Ahora por lo visto se ha vuelto a remover la cuestión de los Jardines del Prado de San Sebastián, precisamente cuando desde aquí veo la altura que llevan ya las obras.
No me explico cómo funcionan las cosas en esta Sevilla o, mejor dicho, cómo funcionan estos señores que se creen los amos de mi ciudad. Si dicen que hay un montón de denuncias, que hay unos miles de firmas en contra de esta barbaridad, y que la Justicia dice primero que las obras se suspendan cautelarmente (no, si yo acabo sabiendo de leyes más que ellos, sobre todo de las de sentido común, que es el menos común de todos los sentidos) y al día siguiente las vuelve a permitir, para que después llegue la sentencia del Tribunal Superior de Justicia de Andalucía que las prohíbe, ¿cómo tienen estos señores la osadía de seguir adelante con el proyecto por encima de todo? ¿Sólo para que una señora, que en su casa la conocerán, se ponga una medallita que le darán, seguro, por haber destrozado unos jardines preciosos para construir una biblioteca y “otros usos”? No lo creo. Que dejen libre al gato…
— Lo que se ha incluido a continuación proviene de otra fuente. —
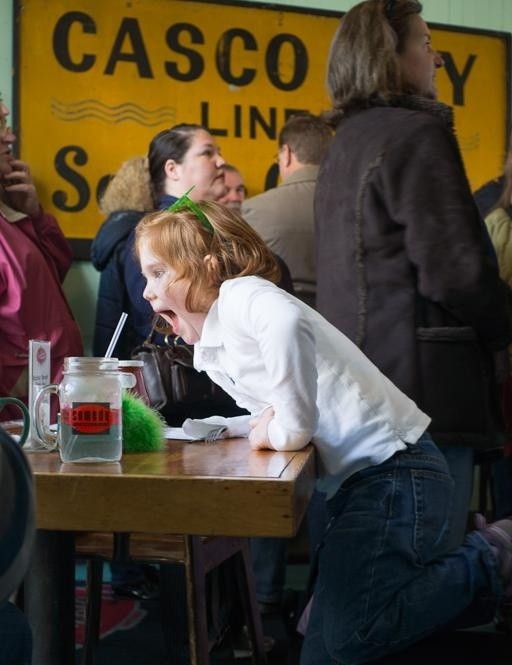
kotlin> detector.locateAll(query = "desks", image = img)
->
[24,428,315,664]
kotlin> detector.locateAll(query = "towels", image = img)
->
[165,414,250,442]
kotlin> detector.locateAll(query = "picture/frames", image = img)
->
[13,1,512,264]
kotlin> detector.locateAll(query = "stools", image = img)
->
[75,531,264,664]
[388,606,512,665]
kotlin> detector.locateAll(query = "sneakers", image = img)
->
[232,625,274,658]
[484,518,512,579]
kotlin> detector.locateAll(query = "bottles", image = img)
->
[118,358,150,402]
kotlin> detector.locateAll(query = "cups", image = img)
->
[36,357,124,465]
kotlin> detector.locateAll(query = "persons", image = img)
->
[90,123,294,429]
[485,163,512,284]
[240,116,333,305]
[133,187,512,665]
[0,117,86,665]
[313,1,499,408]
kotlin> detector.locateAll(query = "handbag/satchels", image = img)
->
[130,343,222,411]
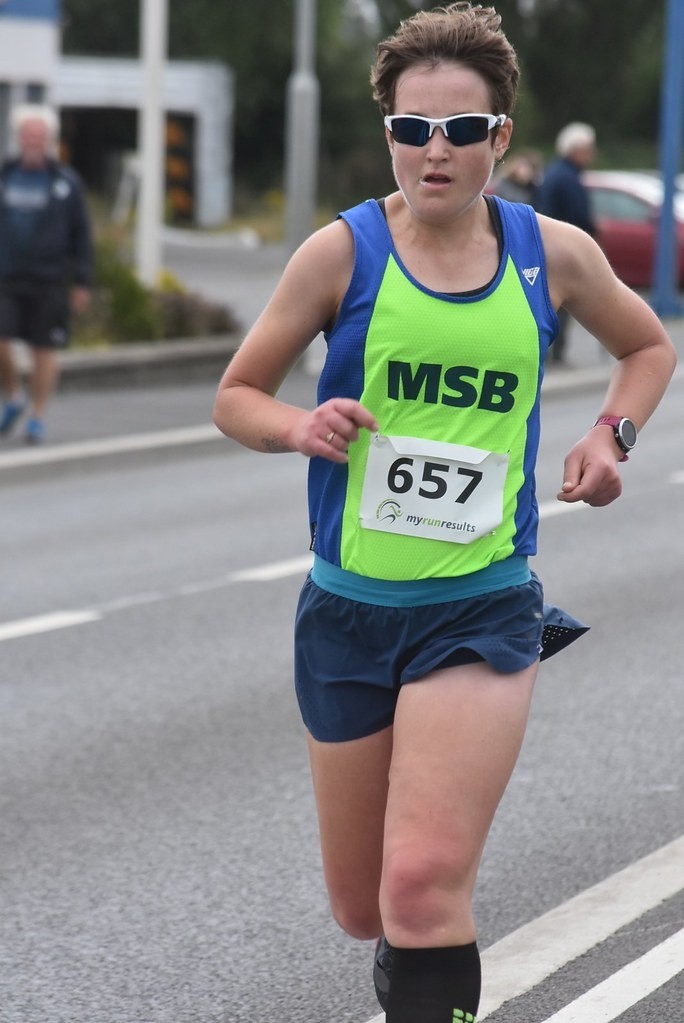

He oído muchas veces que el desacato a la autoridad está penado. Entonces, ¿cómo es que estos señores están en la calle tan panchos? Todo esto tiene una definición tan fuerte…
Su prepotencia los lleva a saltarse a la torera a la Justicia y a todo el que quiera hacer valer unas normas no sólo legales sino de conciencia, y cometen así un destrozo, para disgusto de los sevillanos, en el que se trasluce el desahogo de su veneno, su envidia y su deseo de hacer desaparecer lo que otros hicieron con dignidad y por lo menos con estética.